Солнце слева зашло за холмы, стало темнеть, друзья повернули назад к городу, над которым горела почти достигшая зрелости луна. Они болтали о пустяках, подтрунивали друг над другом.

   — Хорошо, что мы вместе, — сказал Менандр. — А то, друзья-философы, вы совсем забросили меня. По-моему, за эту декаду мы встречаемся впервые. Кстати, Эпикур, как пополняется твоя коллекция? Моя — плохо. Все взбудоражены, думают только о том, чтобы достать побольше денег и понадёжнее их спрятать.

   — Моя — тоже неважно, — ответил Эпикур. — Вот заполучил Аристотеля.

   — А себя?

   — И да и нет. Скорее даже нет. Я понял, что цель моей жизни — искать. Но что искать, никак не найду.

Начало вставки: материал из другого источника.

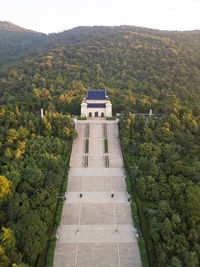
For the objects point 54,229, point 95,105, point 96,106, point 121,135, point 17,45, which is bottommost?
point 54,229

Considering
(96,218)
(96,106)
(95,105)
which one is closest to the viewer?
(96,218)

   — А я тем более, — вставил Тимократ. — Жду, пока мой почтенный учитель станет собственным экспонатом. Но стараюсь не отставать. Скоро месяц не говорю неправды.

   — То-то ты стал такой молчаливый! — обрадовался Менандр. — Но всё равно, не надейся попасть в его коллекцию. Если вы с ним найдёте, что ищете, он сделает экспонатом себя, а тебя — дубликатом.

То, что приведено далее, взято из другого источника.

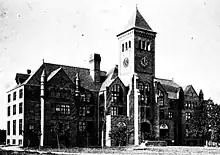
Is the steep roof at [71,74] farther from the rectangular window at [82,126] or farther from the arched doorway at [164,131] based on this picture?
the arched doorway at [164,131]

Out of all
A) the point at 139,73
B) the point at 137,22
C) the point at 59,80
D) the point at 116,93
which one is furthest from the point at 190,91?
the point at 59,80

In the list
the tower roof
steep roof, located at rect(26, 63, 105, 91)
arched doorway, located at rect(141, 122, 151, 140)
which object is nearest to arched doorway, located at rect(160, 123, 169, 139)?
arched doorway, located at rect(141, 122, 151, 140)

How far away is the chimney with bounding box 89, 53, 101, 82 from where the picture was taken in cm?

   — Да, — вздохнул Эпикур, — чем больше читаю, тем труднее. Вот Платон ради очищения души вообще отметает удовольствия, а гедонисты, похоже, ни о чём, кроме них, не думают. Диоген обходится и без удовольствий, и без очищения души, а Аристотель ищет золотую середину. И все твердят, что такова природа человека. Так кто же прав?

   — Может быть, все? — сказал Менандр. — Люди разные. Одному одно, другому другое.

Эпикур не согласился:

   — Нет, мне кажется, настоящее счастье для всех людей одно. Но чтобы найти его, нужно сперва понять, что есть мир и что есть в мире человек. Нужно вернуться к физике и опереться на неё.

   — А по мне, — сознался Менандр, — можно обойтись и без физики. Ну скажите, милые мои философы, зачем нам, смертным, знать, из чего сделан мир и что будет с ним, когда нас на нём не будет? Я думаю, главное — хорошо прожить время, отпущенное судьбой.

Гарпал


Большие Дионисии — главный праздник весны, славный пробой молодого вина и состязаниями драматургов, — не избавил город от тревоги. Все говорили о новой комедии «Тимокл с Делоса», которую при поддержке Демада ставил Филиппид.